Nociceptor inputs can trigger a prolonged but reversible increase in the excitability and synaptic efficacy of neurons in central nociceptive pathways, the phenomenon of central sensitization. Central sensitization manifests as pain hypersensitivity, particularly dynamic tactile allodynia, secondary punctate or pressure hyperalgesia, aftersensations, and enhanced temporal summation. It can be readily and rapidly elicited in human volunteers by diverse experimental noxious conditioning stimuli to skin, muscles or viscera, and in addition to producing pain hypersensitivity, results in secondary changes in brain activity that can be detected by electrophysiological or imaging techniques. Studies in clinical cohorts reveal changes in pain sensitivity that have been interpreted as revealing an important contribution of central sensitization to the pain phenotype in patients with fibromyalgia, osteoarthritis, musculoskeletal disorders with generalized pain hypersensitivity, headache, temporomandibular joint disorders, dental pain, neuropathic pain, visceral pain hypersensitivity disorders and post-surgical pain. The comorbidity of those pain hypersensitivity syndromes that present in the absence of inflammation or a neural lesion, their similar pattern of clinical presentation and response to centrally acting analgesics, may reflect a commonality of central sensitization to their pathophysiology. An important question that still needs to be determined is whether there are individuals with a higher inherited propensity for developing central sensitization than others, and if so, whether this conveys an increased risk in both developing conditions with pain hypersensitivity, and their chronification. Diagnostic criteria to establish the presence of central sensitization in patients will greatly assist the phenotyping of patients for choosing treatments that produce analgesia by normalizing hyperexcitable central neural activity. We have certainly come a long way since the first discovery of activity-dependent synaptic plasticity in the spinal cord and the revelation that it occurs and produces pain hypersensitivity in patients. Nevertheless, discovering the genetic and environmental contributors to and objective biomarkers of central sensitization will be highly beneficial, as will additional treatment options to prevent or reduce this prevalent and promiscuous form of pain plasticity.

Figure 1

Normal sensation. The somatosensory system is organized such that the highly specialized primary sensory neurons that encode low intensity stimuli only activate those central pathways that lead to innocuous sensations, while high intensity stimuli that activate nociceptors only activate the central pathways that lead to pain and the two parallel pathways do not functionally intersect. This is mediated by the strong synaptic inputs between the particular sensory inputs and pathways and inhibitory neurons that focus activity to these dedicated circuits.

Figure 2

Central sensitization.

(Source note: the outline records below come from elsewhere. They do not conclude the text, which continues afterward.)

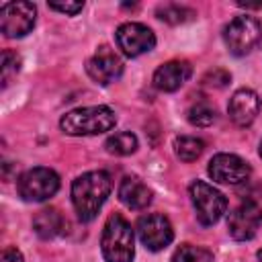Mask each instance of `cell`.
<instances>
[{
	"label": "cell",
	"instance_id": "2e32d148",
	"mask_svg": "<svg viewBox=\"0 0 262 262\" xmlns=\"http://www.w3.org/2000/svg\"><path fill=\"white\" fill-rule=\"evenodd\" d=\"M33 229L41 239H51L61 233L63 229V217L57 209H41L33 217Z\"/></svg>",
	"mask_w": 262,
	"mask_h": 262
},
{
	"label": "cell",
	"instance_id": "4316f807",
	"mask_svg": "<svg viewBox=\"0 0 262 262\" xmlns=\"http://www.w3.org/2000/svg\"><path fill=\"white\" fill-rule=\"evenodd\" d=\"M260 156H262V141H260Z\"/></svg>",
	"mask_w": 262,
	"mask_h": 262
},
{
	"label": "cell",
	"instance_id": "8fae6325",
	"mask_svg": "<svg viewBox=\"0 0 262 262\" xmlns=\"http://www.w3.org/2000/svg\"><path fill=\"white\" fill-rule=\"evenodd\" d=\"M209 176L221 184H239L250 176V164L235 154H215L207 168Z\"/></svg>",
	"mask_w": 262,
	"mask_h": 262
},
{
	"label": "cell",
	"instance_id": "484cf974",
	"mask_svg": "<svg viewBox=\"0 0 262 262\" xmlns=\"http://www.w3.org/2000/svg\"><path fill=\"white\" fill-rule=\"evenodd\" d=\"M256 258H258V262H262V248L258 250V254H256Z\"/></svg>",
	"mask_w": 262,
	"mask_h": 262
},
{
	"label": "cell",
	"instance_id": "44dd1931",
	"mask_svg": "<svg viewBox=\"0 0 262 262\" xmlns=\"http://www.w3.org/2000/svg\"><path fill=\"white\" fill-rule=\"evenodd\" d=\"M186 117H188L190 125H194V127H209L215 121V108L211 106V102L199 100V102L190 104Z\"/></svg>",
	"mask_w": 262,
	"mask_h": 262
},
{
	"label": "cell",
	"instance_id": "8992f818",
	"mask_svg": "<svg viewBox=\"0 0 262 262\" xmlns=\"http://www.w3.org/2000/svg\"><path fill=\"white\" fill-rule=\"evenodd\" d=\"M262 39V25L254 16H235L223 29V41L233 55L250 53Z\"/></svg>",
	"mask_w": 262,
	"mask_h": 262
},
{
	"label": "cell",
	"instance_id": "e0dca14e",
	"mask_svg": "<svg viewBox=\"0 0 262 262\" xmlns=\"http://www.w3.org/2000/svg\"><path fill=\"white\" fill-rule=\"evenodd\" d=\"M104 147L113 156H129L137 149V137L129 131H119V133H115L106 139Z\"/></svg>",
	"mask_w": 262,
	"mask_h": 262
},
{
	"label": "cell",
	"instance_id": "5b68a950",
	"mask_svg": "<svg viewBox=\"0 0 262 262\" xmlns=\"http://www.w3.org/2000/svg\"><path fill=\"white\" fill-rule=\"evenodd\" d=\"M16 190L18 196L27 203H43L59 190V176L51 168L37 166L18 176Z\"/></svg>",
	"mask_w": 262,
	"mask_h": 262
},
{
	"label": "cell",
	"instance_id": "30bf717a",
	"mask_svg": "<svg viewBox=\"0 0 262 262\" xmlns=\"http://www.w3.org/2000/svg\"><path fill=\"white\" fill-rule=\"evenodd\" d=\"M137 235L149 252H160L174 239V229L162 213H147L137 221Z\"/></svg>",
	"mask_w": 262,
	"mask_h": 262
},
{
	"label": "cell",
	"instance_id": "9a60e30c",
	"mask_svg": "<svg viewBox=\"0 0 262 262\" xmlns=\"http://www.w3.org/2000/svg\"><path fill=\"white\" fill-rule=\"evenodd\" d=\"M119 201L133 211L145 209L151 203V190L135 176H125L119 184Z\"/></svg>",
	"mask_w": 262,
	"mask_h": 262
},
{
	"label": "cell",
	"instance_id": "ffe728a7",
	"mask_svg": "<svg viewBox=\"0 0 262 262\" xmlns=\"http://www.w3.org/2000/svg\"><path fill=\"white\" fill-rule=\"evenodd\" d=\"M172 262H213V254L207 248L192 246V244H182L174 252Z\"/></svg>",
	"mask_w": 262,
	"mask_h": 262
},
{
	"label": "cell",
	"instance_id": "d6986e66",
	"mask_svg": "<svg viewBox=\"0 0 262 262\" xmlns=\"http://www.w3.org/2000/svg\"><path fill=\"white\" fill-rule=\"evenodd\" d=\"M156 14L160 20H164L168 25H182L194 16V10L180 6V4H162V6H158Z\"/></svg>",
	"mask_w": 262,
	"mask_h": 262
},
{
	"label": "cell",
	"instance_id": "cb8c5ba5",
	"mask_svg": "<svg viewBox=\"0 0 262 262\" xmlns=\"http://www.w3.org/2000/svg\"><path fill=\"white\" fill-rule=\"evenodd\" d=\"M49 8L57 10V12H63L68 16H74L84 8V2H49Z\"/></svg>",
	"mask_w": 262,
	"mask_h": 262
},
{
	"label": "cell",
	"instance_id": "7c38bea8",
	"mask_svg": "<svg viewBox=\"0 0 262 262\" xmlns=\"http://www.w3.org/2000/svg\"><path fill=\"white\" fill-rule=\"evenodd\" d=\"M86 72H88V76L94 82L106 86V84H111V82H115V80L121 78V74H123V61H121V57L111 47L102 45L88 59Z\"/></svg>",
	"mask_w": 262,
	"mask_h": 262
},
{
	"label": "cell",
	"instance_id": "5bb4252c",
	"mask_svg": "<svg viewBox=\"0 0 262 262\" xmlns=\"http://www.w3.org/2000/svg\"><path fill=\"white\" fill-rule=\"evenodd\" d=\"M192 74V66L184 59H172L162 63L154 72V86L162 92H174L178 90Z\"/></svg>",
	"mask_w": 262,
	"mask_h": 262
},
{
	"label": "cell",
	"instance_id": "603a6c76",
	"mask_svg": "<svg viewBox=\"0 0 262 262\" xmlns=\"http://www.w3.org/2000/svg\"><path fill=\"white\" fill-rule=\"evenodd\" d=\"M229 80H231L229 72H225V70H221V68H215V70L207 72L205 78H203V82H205L207 86H213V88H223V86H227Z\"/></svg>",
	"mask_w": 262,
	"mask_h": 262
},
{
	"label": "cell",
	"instance_id": "3957f363",
	"mask_svg": "<svg viewBox=\"0 0 262 262\" xmlns=\"http://www.w3.org/2000/svg\"><path fill=\"white\" fill-rule=\"evenodd\" d=\"M100 250L106 262H131L135 256V237L131 223L115 213L106 219L102 237H100Z\"/></svg>",
	"mask_w": 262,
	"mask_h": 262
},
{
	"label": "cell",
	"instance_id": "ba28073f",
	"mask_svg": "<svg viewBox=\"0 0 262 262\" xmlns=\"http://www.w3.org/2000/svg\"><path fill=\"white\" fill-rule=\"evenodd\" d=\"M262 225V207L256 201L239 203L227 217V231L237 242L252 239Z\"/></svg>",
	"mask_w": 262,
	"mask_h": 262
},
{
	"label": "cell",
	"instance_id": "ac0fdd59",
	"mask_svg": "<svg viewBox=\"0 0 262 262\" xmlns=\"http://www.w3.org/2000/svg\"><path fill=\"white\" fill-rule=\"evenodd\" d=\"M203 149H205L203 139L192 135H182V137H176L174 141V151L182 162H194L203 154Z\"/></svg>",
	"mask_w": 262,
	"mask_h": 262
},
{
	"label": "cell",
	"instance_id": "7402d4cb",
	"mask_svg": "<svg viewBox=\"0 0 262 262\" xmlns=\"http://www.w3.org/2000/svg\"><path fill=\"white\" fill-rule=\"evenodd\" d=\"M20 70V57L10 51V49H4L2 51V86L6 88L10 84V80L18 74Z\"/></svg>",
	"mask_w": 262,
	"mask_h": 262
},
{
	"label": "cell",
	"instance_id": "6da1fadb",
	"mask_svg": "<svg viewBox=\"0 0 262 262\" xmlns=\"http://www.w3.org/2000/svg\"><path fill=\"white\" fill-rule=\"evenodd\" d=\"M111 176L104 170L86 172L72 182V205L80 221L88 223L98 215L111 194Z\"/></svg>",
	"mask_w": 262,
	"mask_h": 262
},
{
	"label": "cell",
	"instance_id": "9c48e42d",
	"mask_svg": "<svg viewBox=\"0 0 262 262\" xmlns=\"http://www.w3.org/2000/svg\"><path fill=\"white\" fill-rule=\"evenodd\" d=\"M117 47L127 57H137L156 47V35L141 23H123L115 33Z\"/></svg>",
	"mask_w": 262,
	"mask_h": 262
},
{
	"label": "cell",
	"instance_id": "4fadbf2b",
	"mask_svg": "<svg viewBox=\"0 0 262 262\" xmlns=\"http://www.w3.org/2000/svg\"><path fill=\"white\" fill-rule=\"evenodd\" d=\"M227 113L237 127H248L260 113V96L252 88H239L231 94Z\"/></svg>",
	"mask_w": 262,
	"mask_h": 262
},
{
	"label": "cell",
	"instance_id": "7a4b0ae2",
	"mask_svg": "<svg viewBox=\"0 0 262 262\" xmlns=\"http://www.w3.org/2000/svg\"><path fill=\"white\" fill-rule=\"evenodd\" d=\"M117 115L106 104L96 106H80L74 111H68L59 119V127L68 135H100L115 127Z\"/></svg>",
	"mask_w": 262,
	"mask_h": 262
},
{
	"label": "cell",
	"instance_id": "d4e9b609",
	"mask_svg": "<svg viewBox=\"0 0 262 262\" xmlns=\"http://www.w3.org/2000/svg\"><path fill=\"white\" fill-rule=\"evenodd\" d=\"M2 262H25V260L16 248H4L2 250Z\"/></svg>",
	"mask_w": 262,
	"mask_h": 262
},
{
	"label": "cell",
	"instance_id": "52a82bcc",
	"mask_svg": "<svg viewBox=\"0 0 262 262\" xmlns=\"http://www.w3.org/2000/svg\"><path fill=\"white\" fill-rule=\"evenodd\" d=\"M37 8L33 2H6L0 6V29L6 37L18 39L33 31Z\"/></svg>",
	"mask_w": 262,
	"mask_h": 262
},
{
	"label": "cell",
	"instance_id": "277c9868",
	"mask_svg": "<svg viewBox=\"0 0 262 262\" xmlns=\"http://www.w3.org/2000/svg\"><path fill=\"white\" fill-rule=\"evenodd\" d=\"M188 194L201 225H215L227 211L225 194L205 180H194L188 186Z\"/></svg>",
	"mask_w": 262,
	"mask_h": 262
}]
</instances>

With the induction of central sensitization in somatosensory pathways with increases in synaptic efficacy and reductions in inhibition, a central amplification occurs enhancing the pain response to noxious stimuli in amplitude, duration and spatial extent, while the strengthening of normally ineffective synapses recruits subliminal inputs such that inputs in low threshold sensory inputs can now activate the pain circuit. The two parallel sensory pathways converge.